FFT calculation using GPU: unable to compile program with recursion

I am trying to learn programming a GPU. My system environment is as follows:
OS: windows 10 pro
GPU: NVIDIA GTX 1080 Ti (display does not run on this; there is another gpu for that)
CUDA toolkit: v9.1
I wrote this simple program using CUDA to calculate FFT from scratch on a GPU. The algorithm follows the wikipedia example of Cooley-Tukey algorithm. The code uses recursive functions to calculate the FFT of an array of complex values.
#include <iostream>
#include <string>
#include "conio.h"
#include "cuda_runtime.h"
#include "device_launch_parameters.h"
#include <thrust\complex.h>
#include <cstdio>
#include <fstream>
using namespace std;
#define winSize 2048
#define winShift 1024
#define M_PI 3.14159265358979323846
__device__ void separate(thrust::complex<double>* a, int n)
{
thrust::complex<double>* b = new thrust::complex<double>[n / 2]; // get temp heap storage
for (int i = 0; i<n / 2; i++) // copy all odd elements to heap storage
b[i] = a[i * 2 + 1];
for (int i = 0; i<n / 2; i++) // copy all even elements to lower-half of a[]
a[i] = a[i * 2];
for (int i = 0; i<n / 2; i++) // copy all odd (from heap) to upper-half of a[]
a[i + n / 2] = b[i];
cudaFree(b); // delete heap storage
}
// N must be a power-of-2, or bad things will happen.
// Currently no check for this condition.

——

Answer these about the forum post:
1. Which CUDA toolkit version is listed?
2. Which algorithm does the program follow, and from what source?
3. What value is winSize defined as?
You won't need the material for anything here.

Collected data ->

——

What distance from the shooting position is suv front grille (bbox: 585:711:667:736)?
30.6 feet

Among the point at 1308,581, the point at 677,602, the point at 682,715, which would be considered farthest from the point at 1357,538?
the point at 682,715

——

Reply to the exercise ->
1. v9.1
2. The Cooley-Tukey algorithm, following the Wikipedia example
3. 2048